== RECORDS PROVIDED ==
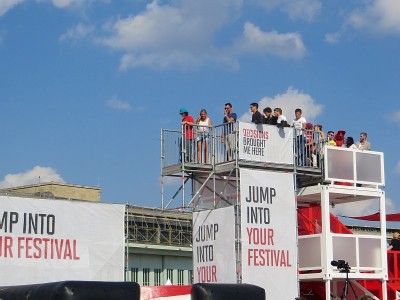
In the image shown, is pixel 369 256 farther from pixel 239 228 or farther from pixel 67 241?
pixel 67 241

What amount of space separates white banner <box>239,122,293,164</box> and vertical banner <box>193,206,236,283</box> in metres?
1.84

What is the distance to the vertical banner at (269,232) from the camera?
25938 millimetres

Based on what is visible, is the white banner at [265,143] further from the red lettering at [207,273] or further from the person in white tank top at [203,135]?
the red lettering at [207,273]

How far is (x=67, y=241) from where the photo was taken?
24234 millimetres

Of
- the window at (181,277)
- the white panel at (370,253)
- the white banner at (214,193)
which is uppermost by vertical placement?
the white banner at (214,193)

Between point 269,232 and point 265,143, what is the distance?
2695mm

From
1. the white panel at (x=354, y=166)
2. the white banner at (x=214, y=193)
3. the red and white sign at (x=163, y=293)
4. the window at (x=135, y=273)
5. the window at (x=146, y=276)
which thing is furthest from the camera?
the window at (x=146, y=276)

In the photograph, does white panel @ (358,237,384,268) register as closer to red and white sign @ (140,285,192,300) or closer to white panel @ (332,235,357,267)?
white panel @ (332,235,357,267)

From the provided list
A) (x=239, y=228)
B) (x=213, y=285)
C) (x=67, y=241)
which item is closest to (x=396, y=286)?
(x=239, y=228)

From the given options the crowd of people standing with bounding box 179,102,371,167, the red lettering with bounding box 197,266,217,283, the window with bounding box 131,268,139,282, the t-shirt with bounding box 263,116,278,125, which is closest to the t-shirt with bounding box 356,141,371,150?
the crowd of people standing with bounding box 179,102,371,167

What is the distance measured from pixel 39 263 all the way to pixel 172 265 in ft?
81.9

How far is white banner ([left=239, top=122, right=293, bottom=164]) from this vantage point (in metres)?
26.2

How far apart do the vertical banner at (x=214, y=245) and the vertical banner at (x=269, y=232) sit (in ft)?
1.27

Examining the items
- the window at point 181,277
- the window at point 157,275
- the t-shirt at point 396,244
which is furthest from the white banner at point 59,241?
the window at point 181,277
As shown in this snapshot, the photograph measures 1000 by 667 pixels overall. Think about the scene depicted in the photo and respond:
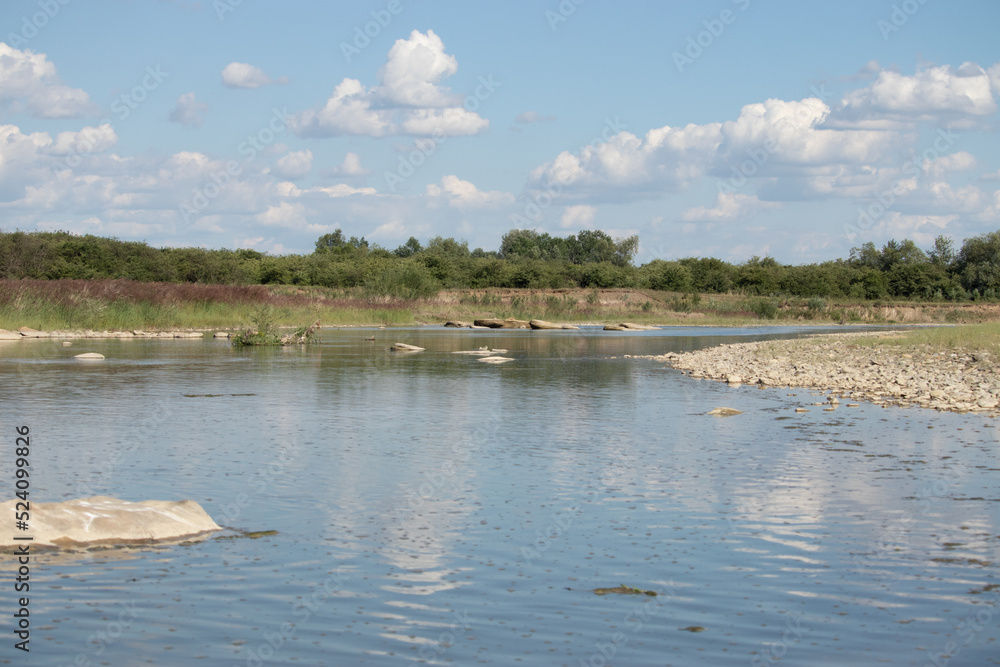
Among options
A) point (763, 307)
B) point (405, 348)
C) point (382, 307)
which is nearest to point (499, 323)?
point (382, 307)

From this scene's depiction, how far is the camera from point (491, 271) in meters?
108

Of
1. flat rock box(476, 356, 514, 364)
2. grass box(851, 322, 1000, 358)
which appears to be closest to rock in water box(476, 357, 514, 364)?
flat rock box(476, 356, 514, 364)

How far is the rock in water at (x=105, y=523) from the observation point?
7.67 metres

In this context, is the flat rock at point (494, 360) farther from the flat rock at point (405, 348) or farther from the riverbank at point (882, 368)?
the riverbank at point (882, 368)

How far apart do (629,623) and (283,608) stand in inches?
94.1

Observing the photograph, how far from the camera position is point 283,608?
250 inches

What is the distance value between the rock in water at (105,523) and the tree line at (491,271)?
186 feet

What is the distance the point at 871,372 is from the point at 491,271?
281 feet

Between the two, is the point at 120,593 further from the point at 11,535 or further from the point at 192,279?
the point at 192,279

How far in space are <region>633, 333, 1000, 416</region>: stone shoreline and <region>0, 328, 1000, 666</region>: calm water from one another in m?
1.92

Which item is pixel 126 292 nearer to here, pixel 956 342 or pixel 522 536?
pixel 956 342

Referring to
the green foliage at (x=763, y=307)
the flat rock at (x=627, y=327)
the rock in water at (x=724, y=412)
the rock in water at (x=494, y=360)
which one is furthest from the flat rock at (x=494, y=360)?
the green foliage at (x=763, y=307)

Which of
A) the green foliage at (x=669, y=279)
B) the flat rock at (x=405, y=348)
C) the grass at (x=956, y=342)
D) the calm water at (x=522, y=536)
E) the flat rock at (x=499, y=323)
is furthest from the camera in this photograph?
the green foliage at (x=669, y=279)

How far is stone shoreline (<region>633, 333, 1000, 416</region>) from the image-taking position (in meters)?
18.3
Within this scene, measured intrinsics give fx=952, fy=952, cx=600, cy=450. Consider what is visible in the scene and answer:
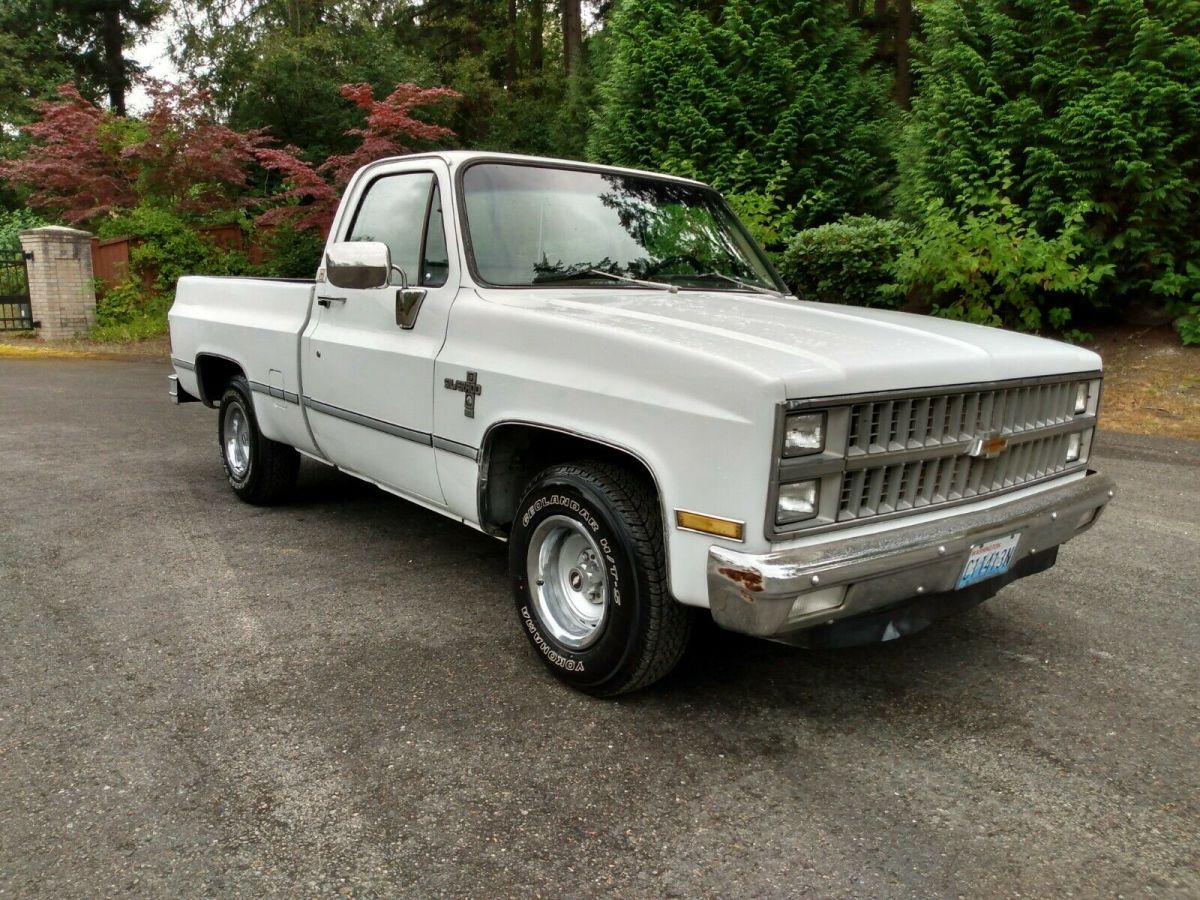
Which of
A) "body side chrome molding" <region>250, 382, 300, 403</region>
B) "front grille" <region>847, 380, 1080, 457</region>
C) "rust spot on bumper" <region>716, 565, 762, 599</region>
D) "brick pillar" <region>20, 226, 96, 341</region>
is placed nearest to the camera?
"rust spot on bumper" <region>716, 565, 762, 599</region>

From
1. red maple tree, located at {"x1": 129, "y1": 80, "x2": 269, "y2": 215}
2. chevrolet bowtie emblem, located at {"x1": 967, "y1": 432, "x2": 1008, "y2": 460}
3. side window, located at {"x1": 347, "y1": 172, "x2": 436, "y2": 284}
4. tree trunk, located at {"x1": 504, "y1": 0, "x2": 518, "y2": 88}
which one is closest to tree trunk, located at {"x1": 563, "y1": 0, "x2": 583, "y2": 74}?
tree trunk, located at {"x1": 504, "y1": 0, "x2": 518, "y2": 88}

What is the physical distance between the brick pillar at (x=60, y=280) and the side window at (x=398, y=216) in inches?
587

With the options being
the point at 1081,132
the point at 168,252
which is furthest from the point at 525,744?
the point at 168,252

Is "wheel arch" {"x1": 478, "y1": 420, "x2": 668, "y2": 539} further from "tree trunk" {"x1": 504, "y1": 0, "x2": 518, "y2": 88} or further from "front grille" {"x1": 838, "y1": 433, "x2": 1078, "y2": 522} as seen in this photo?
"tree trunk" {"x1": 504, "y1": 0, "x2": 518, "y2": 88}

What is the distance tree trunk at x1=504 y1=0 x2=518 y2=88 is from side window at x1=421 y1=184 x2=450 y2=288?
25.6 meters

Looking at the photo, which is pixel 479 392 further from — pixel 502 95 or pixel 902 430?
pixel 502 95

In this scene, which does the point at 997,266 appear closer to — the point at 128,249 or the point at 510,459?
the point at 510,459

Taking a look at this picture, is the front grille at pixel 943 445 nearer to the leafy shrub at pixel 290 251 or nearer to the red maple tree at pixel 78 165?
the leafy shrub at pixel 290 251

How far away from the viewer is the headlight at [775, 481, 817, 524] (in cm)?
272

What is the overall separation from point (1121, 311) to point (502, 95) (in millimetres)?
17658

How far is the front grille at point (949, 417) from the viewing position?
2861 mm

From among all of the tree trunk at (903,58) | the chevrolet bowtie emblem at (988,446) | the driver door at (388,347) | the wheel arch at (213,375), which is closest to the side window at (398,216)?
the driver door at (388,347)

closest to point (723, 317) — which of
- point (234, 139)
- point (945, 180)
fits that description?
point (945, 180)

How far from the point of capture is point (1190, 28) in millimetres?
9539
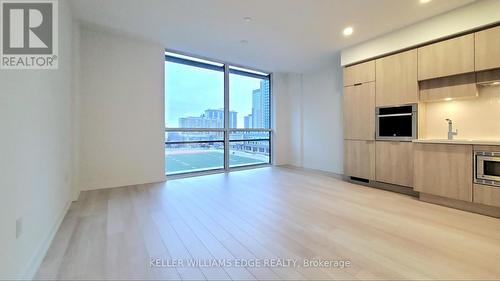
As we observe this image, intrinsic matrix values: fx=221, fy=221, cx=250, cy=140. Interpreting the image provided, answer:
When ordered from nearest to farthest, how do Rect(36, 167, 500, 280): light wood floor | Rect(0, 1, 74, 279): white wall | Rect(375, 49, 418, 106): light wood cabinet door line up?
Rect(0, 1, 74, 279): white wall → Rect(36, 167, 500, 280): light wood floor → Rect(375, 49, 418, 106): light wood cabinet door

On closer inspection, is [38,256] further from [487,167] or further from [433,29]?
[433,29]

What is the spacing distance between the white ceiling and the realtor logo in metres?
0.80

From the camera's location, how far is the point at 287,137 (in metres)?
7.02

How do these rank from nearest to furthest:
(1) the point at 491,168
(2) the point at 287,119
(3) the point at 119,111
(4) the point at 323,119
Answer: (1) the point at 491,168
(3) the point at 119,111
(4) the point at 323,119
(2) the point at 287,119

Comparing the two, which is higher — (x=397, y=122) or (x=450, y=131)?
(x=397, y=122)

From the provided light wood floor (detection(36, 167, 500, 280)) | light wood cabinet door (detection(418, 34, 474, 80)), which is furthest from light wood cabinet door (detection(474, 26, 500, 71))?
light wood floor (detection(36, 167, 500, 280))

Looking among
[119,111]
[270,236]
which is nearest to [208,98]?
[119,111]

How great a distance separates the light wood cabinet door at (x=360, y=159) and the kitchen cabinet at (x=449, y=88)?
3.73 ft

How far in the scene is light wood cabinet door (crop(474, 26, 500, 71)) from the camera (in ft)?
9.02

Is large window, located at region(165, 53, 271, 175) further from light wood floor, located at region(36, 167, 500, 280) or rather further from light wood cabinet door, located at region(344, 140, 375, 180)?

== AIM OF THE EXERCISE ==
Can you put the lines of the records, from the one holding "How far in the" through the end of the records inclusive, into a numbered list with blank lines omitted?

== RESULT OF THIS EXERCISE ==
1. How far in the scene is light wood cabinet door (crop(474, 26, 500, 71)) from the camera (in ft)?
2. 9.02
3. Is large window, located at region(165, 53, 271, 175) further from light wood floor, located at region(36, 167, 500, 280) or rather further from light wood cabinet door, located at region(344, 140, 375, 180)?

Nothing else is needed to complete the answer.